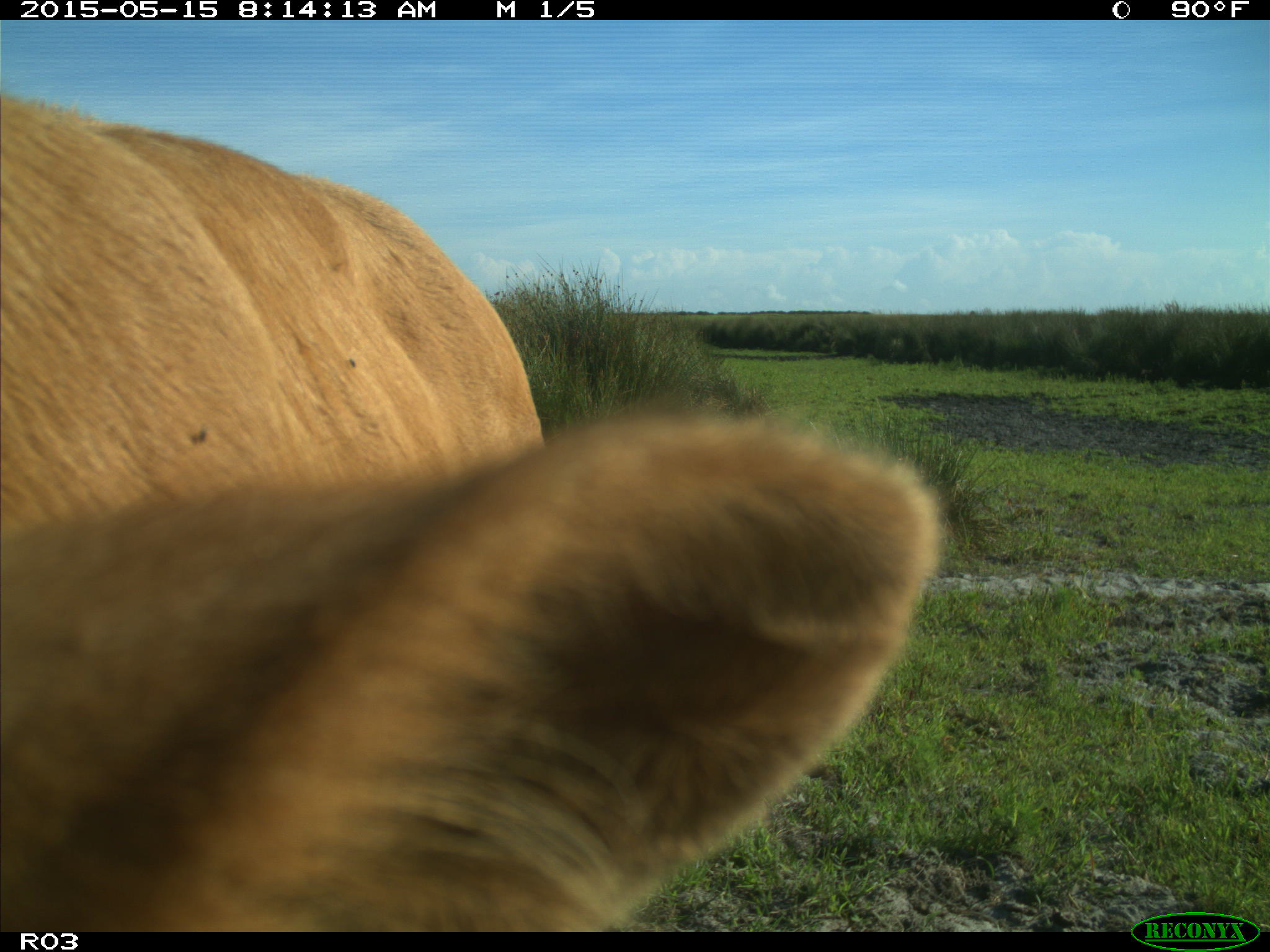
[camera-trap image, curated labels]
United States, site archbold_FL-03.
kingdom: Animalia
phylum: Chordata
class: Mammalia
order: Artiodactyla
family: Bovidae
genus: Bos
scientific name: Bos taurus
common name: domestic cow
********************
**PROMPT**
Your answer must be the lines from the one with "United States, site archbold_FL-03." through the last line of the data, repeated exactly and with nothing else.

**RESPONSE TO THIS TASK**
United States, site archbold_FL-03.
kingdom: Animalia
phylum: Chordata
class: Mammalia
order: Artiodactyla
family: Bovidae
genus: Bos
scientific name: Bos taurus
common name: domestic cow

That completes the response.